Scene question records
(begin)

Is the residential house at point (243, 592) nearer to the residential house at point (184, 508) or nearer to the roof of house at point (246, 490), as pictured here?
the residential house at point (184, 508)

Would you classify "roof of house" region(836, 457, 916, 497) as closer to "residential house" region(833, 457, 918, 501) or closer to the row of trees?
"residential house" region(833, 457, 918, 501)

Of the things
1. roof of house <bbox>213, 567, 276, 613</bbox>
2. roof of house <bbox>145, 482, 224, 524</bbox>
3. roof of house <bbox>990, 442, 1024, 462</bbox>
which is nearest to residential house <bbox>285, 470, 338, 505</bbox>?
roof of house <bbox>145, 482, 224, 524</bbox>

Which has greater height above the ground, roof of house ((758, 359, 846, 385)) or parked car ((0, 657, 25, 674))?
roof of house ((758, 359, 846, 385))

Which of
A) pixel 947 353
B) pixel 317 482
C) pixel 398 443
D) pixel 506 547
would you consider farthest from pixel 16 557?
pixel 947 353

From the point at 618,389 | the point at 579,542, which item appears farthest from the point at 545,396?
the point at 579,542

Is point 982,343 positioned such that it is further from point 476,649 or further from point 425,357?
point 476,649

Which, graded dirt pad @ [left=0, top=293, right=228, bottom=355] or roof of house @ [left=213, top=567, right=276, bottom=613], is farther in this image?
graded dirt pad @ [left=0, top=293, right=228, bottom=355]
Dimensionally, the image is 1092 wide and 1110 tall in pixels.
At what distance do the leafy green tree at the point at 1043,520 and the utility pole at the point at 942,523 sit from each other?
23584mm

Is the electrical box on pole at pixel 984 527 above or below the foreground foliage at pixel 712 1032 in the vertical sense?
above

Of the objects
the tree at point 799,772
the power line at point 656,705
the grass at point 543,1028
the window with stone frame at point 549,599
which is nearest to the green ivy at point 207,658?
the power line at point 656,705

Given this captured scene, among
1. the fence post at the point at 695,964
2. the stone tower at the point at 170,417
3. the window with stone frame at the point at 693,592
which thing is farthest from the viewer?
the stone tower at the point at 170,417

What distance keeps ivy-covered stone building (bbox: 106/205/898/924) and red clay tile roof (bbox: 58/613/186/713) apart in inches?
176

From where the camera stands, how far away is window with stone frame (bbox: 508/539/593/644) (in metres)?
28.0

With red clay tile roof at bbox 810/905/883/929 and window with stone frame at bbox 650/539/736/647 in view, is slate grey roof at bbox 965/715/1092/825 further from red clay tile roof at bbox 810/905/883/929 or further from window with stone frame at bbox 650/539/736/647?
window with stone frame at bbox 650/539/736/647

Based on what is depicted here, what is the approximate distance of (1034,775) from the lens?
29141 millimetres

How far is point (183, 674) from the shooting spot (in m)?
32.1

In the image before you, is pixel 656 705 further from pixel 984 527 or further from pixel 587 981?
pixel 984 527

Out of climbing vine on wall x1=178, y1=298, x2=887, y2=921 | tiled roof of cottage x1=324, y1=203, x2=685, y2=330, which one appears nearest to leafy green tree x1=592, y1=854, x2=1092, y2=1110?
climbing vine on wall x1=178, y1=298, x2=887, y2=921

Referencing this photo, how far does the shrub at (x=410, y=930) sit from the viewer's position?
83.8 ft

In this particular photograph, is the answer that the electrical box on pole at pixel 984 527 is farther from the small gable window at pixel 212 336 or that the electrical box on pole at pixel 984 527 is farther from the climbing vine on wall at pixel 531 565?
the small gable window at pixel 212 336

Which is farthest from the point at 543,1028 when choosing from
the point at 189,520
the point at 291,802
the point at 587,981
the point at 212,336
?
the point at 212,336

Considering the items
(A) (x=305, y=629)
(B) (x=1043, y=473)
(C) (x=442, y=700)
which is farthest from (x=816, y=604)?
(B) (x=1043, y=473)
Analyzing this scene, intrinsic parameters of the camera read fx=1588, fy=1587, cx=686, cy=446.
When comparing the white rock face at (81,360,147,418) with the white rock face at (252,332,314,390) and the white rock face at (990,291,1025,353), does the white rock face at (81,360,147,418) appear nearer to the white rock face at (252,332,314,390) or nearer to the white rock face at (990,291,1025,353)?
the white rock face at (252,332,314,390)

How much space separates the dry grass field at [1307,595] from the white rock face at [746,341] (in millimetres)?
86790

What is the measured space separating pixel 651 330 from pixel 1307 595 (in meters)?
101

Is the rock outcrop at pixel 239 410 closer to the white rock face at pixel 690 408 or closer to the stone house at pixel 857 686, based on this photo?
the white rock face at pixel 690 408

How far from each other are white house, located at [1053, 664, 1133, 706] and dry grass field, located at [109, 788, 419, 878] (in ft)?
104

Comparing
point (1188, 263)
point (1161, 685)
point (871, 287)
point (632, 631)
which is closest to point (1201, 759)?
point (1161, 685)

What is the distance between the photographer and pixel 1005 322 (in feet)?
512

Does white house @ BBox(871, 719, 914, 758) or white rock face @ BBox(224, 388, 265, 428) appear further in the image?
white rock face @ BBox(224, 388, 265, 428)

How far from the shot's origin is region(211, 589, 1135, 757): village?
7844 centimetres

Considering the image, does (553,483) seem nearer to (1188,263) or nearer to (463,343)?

(end)

Starting at the line that contains "How far from the" and running through the last line of the data, render each line as a string in a JSON list. Leave out any blank lines.

[
  "How far from the shot's origin is region(211, 589, 1135, 757): village?",
  "7844 centimetres",
  "Considering the image, does (553,483) seem nearer to (1188,263) or nearer to (463,343)?"
]